━━ Extrait fourni ━━
Comment se porte votre fiscalité ?

Votre fiscalité est-elle parée à faire face aux changements multiples qui s’opèrent au sein de votre organisation ? La pilotez-vous grâce à des éclairages sur les développements législatifs et à de nouvelles perspectives en matière de stratégies d’entreprises pour optimiser la prise de décision ? Si l’observateur occasionnel peut considérer le département fiscal comme un moteur improbable de la transformation, la réalité est toute autre.

Le rôle que jouent les fiscalistes d’aujourd’hui dans les grandes organisations mondiales n’a plus rien à voir avec l’image qu’on s’en faisait, celle de salariés enfermés entre quatre murs jonglant avec les données, les feuilles de calcul et les formulaires pour veiller au respect des obligations de conformité.

Désormais, le fiscaliste doit plus que jamais être connecté à l’organisation. Il est devenu un acteur clé des décisions stratégiques de l’entreprise au sein de l’organisation et y ajoute une réelle valeur. Mais face à des administrations fiscales qui font peau neuve, investissant massivement dans les outils numériques et des technologies plus avancées pour recueillir les informations des entreprises et les analyser en temps réel, c’est l’ensemble du département fiscal qui est appelé à entrer dans une nouvelle ère. Pour satisfaire les exigences de transparence et les demandes d’informations toujours plus poussées de ces autorités, les départements fiscaux doivent être en mesure de répondre rapidement et proactivement.
━━━
◆ Travail à réaliser ◆
a. D'après l'extrait sur la fiscalité des entreprises, pourquoi les départements fiscaux doivent-ils être en mesure de répondre rapidement et proactivement ? Répondez en une à trois phrases.
b. Poursuivez le texte sur le rôle du département fiscal dans l'entreprise à partir de sa dernière phrase.
Le matériel placé ci-dessous n'est pas nécessaire pour ce travail.
━━ Données fournies ━━
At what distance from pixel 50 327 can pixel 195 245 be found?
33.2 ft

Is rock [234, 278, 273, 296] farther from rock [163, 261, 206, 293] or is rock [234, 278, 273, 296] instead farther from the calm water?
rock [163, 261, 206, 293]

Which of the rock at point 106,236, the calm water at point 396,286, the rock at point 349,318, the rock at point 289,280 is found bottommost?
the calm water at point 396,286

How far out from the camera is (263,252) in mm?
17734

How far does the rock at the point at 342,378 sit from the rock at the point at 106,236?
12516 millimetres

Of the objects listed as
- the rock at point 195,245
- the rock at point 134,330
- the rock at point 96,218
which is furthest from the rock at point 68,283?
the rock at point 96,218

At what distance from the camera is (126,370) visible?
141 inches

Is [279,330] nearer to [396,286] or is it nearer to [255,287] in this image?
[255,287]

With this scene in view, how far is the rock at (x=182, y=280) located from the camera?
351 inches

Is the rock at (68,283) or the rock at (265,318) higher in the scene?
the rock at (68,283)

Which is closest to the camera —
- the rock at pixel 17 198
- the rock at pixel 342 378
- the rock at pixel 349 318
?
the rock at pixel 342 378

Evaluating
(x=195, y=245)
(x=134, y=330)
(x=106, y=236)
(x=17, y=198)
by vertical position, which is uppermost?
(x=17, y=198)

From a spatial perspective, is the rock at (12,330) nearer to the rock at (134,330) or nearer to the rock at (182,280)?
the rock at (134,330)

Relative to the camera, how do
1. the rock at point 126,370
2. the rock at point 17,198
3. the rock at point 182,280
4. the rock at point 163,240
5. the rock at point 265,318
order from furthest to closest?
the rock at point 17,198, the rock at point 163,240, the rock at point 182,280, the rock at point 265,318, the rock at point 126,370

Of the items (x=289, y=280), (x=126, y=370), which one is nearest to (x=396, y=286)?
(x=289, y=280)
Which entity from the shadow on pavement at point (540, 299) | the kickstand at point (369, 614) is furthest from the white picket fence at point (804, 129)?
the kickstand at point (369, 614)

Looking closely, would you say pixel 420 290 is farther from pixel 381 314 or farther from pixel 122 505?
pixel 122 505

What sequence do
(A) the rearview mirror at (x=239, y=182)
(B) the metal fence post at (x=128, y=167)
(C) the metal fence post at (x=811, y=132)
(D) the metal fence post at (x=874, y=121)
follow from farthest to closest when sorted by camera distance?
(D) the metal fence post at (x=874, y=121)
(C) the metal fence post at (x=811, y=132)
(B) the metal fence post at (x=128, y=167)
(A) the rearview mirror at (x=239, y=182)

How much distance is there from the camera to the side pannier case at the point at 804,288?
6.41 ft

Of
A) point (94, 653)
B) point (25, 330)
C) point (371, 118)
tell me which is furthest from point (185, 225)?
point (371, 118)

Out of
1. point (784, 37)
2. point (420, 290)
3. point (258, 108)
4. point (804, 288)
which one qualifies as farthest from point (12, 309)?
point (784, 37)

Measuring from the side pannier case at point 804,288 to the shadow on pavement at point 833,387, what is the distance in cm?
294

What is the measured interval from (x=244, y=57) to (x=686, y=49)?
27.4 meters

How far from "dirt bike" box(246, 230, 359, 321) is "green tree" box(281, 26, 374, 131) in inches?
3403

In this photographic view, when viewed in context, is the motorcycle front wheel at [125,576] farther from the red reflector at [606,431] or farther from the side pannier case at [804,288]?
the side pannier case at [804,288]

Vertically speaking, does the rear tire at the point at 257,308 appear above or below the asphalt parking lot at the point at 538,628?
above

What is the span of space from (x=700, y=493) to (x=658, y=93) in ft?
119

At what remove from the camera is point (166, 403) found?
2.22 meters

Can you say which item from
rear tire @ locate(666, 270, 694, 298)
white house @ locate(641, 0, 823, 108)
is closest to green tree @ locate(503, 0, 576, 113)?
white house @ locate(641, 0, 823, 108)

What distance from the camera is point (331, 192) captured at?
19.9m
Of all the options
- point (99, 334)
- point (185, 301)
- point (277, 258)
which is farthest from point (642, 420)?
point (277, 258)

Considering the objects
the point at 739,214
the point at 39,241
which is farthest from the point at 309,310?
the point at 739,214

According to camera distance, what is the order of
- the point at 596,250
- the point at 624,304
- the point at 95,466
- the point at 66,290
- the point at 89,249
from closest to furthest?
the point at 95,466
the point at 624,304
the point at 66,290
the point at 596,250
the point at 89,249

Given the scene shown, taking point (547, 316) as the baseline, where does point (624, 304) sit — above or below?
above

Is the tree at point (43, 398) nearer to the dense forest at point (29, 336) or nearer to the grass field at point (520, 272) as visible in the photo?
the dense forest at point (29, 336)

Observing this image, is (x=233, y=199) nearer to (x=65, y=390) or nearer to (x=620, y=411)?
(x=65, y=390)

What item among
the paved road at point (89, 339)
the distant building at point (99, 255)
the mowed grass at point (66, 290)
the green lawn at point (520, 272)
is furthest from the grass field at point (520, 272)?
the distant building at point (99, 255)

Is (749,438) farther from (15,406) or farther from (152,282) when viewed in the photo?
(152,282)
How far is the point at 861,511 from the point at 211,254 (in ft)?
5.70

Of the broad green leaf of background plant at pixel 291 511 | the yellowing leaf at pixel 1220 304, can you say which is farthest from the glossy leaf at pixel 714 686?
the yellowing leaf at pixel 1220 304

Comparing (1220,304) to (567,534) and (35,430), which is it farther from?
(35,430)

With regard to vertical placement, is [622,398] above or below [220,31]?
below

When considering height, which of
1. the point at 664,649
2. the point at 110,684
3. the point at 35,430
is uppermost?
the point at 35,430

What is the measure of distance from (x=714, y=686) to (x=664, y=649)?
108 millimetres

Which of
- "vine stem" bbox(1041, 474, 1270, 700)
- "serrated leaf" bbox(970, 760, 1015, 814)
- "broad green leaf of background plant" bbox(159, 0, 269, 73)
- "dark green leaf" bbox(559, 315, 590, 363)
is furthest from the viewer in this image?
━━━
◆ Résultats de l'exercice ◆
a. Les administrations fiscales investissent massivement dans les outils numériques et des technologies plus avancées pour recueillir les informations des entreprises et les analyser en temps réel. Les départements fiscaux doivent donc répondre rapidement et proactivement afin de satisfaire les exigences de transparence de ces autorités et leurs demandes d'informations toujours plus poussées.

b.
Le train de la transformation est en marche. Pour ne pas le rater, la fonction fiscale doit repenser et améliorer ses modèles opérationnels fiscaux en investissant dans les ressources humaines, les processus et les technologies qui établissent une connexion directe avec l’organisation dans son ensemble, mais aussi avec les administrations fiscales. En accédant à ces nouvelles capacités, les directeurs fiscaux seront à même d’exploiter les données en leur possession. Ils pourront générer de nouveaux éclairages et gagner en efficacité grâce à une automatisation à l’échelle de l’entreprise. Ils disposeront des moyens nécessaires pour nouer des relations avec de multiples parties prenantes internes et externes qui les aideront à garder la fiscalité en phase avec l’évolution des dynamiques du marché.

Une fiscalité qui ne prend pas le chemin de la transformation finira par être déconnectée du monde qui l’entoure et dans l’impossibilité ou presque d’atteindre ses objectifs et, par extension, les objectifs de développement de votre entreprise.

Pour mener efficacement sa transformation, la stratégie fiscale numérique nécessite une base solide composée, entre autres, d’approches judicieuses en matière de nouvelles technologies, de palettes de compétences, d’une gestion intelligente du Big Data, de collaborations efficaces et d’une administration de la direction.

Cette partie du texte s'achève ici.